:: BACAAN ::

Wajar, Kampung Ketandan selama ini memang dikenal sebagai daerah pecinannya Yogyakarta. Meski demikian, Ketandan ternyata punya sejarah panjang dan bukan cuma kampung pecinan semata.

Masuk ke daerah Kampung Ketandan, travelers memang bisa melihat aneka ornamen khas Tionghoa yang menghiasi rumah-rumah.

Selain itu, aneka kuliner non-halal yang legendaris di Jogja hingga deretan toko emas juga bisa ditemukan.

Meski begitu, Kampung Ketandan ternyata lebih tepat disebut sebagai kampung pecinan peranakan karena sejarah panjang akulturasi yang ada di sana.

Kampung Ketandan, Yogyakarta (Suara.com/Dewi Yuliantini)

"Jika dilihat dari gaya arsitektur bangunan saja ada tiga budaya. Tionghoa, Jawa, dan Eropa. Dari fasadnya, pasti tahu kalau ini tiga budaya," jelas Tjundoko, ketua RW di Ketandan sekaligus pemilik salah satu toko emas di sana.

"Lebih spesifiknya ya ini pecinan peranakan Tionghoa," tambahnya saat diwawancarai Guideku.com pada Selasa (14/01/2020).

:::
:: DATA YANG DIBERIKAN ::

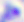
Toxoplasma gondii is shown. 400x magnification. Micrograph.Report the malaria status of this cell.
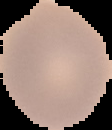
Uninfected.

From a thin blood smear. Image is 112×130 pixels. The area outside the segmented cell region is set to black.Report the malaria status of this cell.
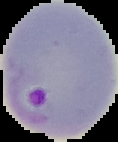
It is parasitized.

image size = 118×142 pixels
preparation = thin blood smear
image type = segmented cell region with the area outside set to blackIdentify the parasite.
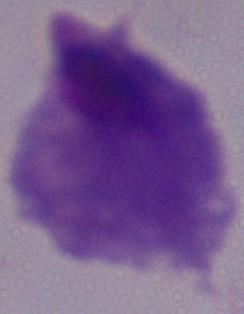

A trichomonad.

Photomicrograph. 1000x magnification.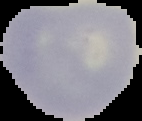

Summary:
  - Preparation: thin blood smear
  - Image type: segmented cell region with the area outside set to black
  - Malaria status: uninfected
  - Image size: 142×121 pixelsState which parasite is depicted.
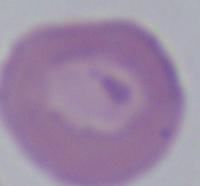

This is Babesia.

Micrograph. Captured at 1000x magnification.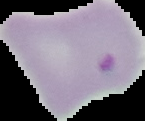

:::

TUGAS ANDA> Terjemahkan ke dalam bahasa Inggris kalimat dari bacaan tentang Kampung Ketandan ini: "Selain itu, aneka kuliner non-halal yang legendaris di Jogja hingga deretan toko emas juga bisa ditemukan."

JAWABAN LATIHAN> Besides that, a variety of legendary non-halal dishes in Jogja, along with rows of gold shops, can also be found.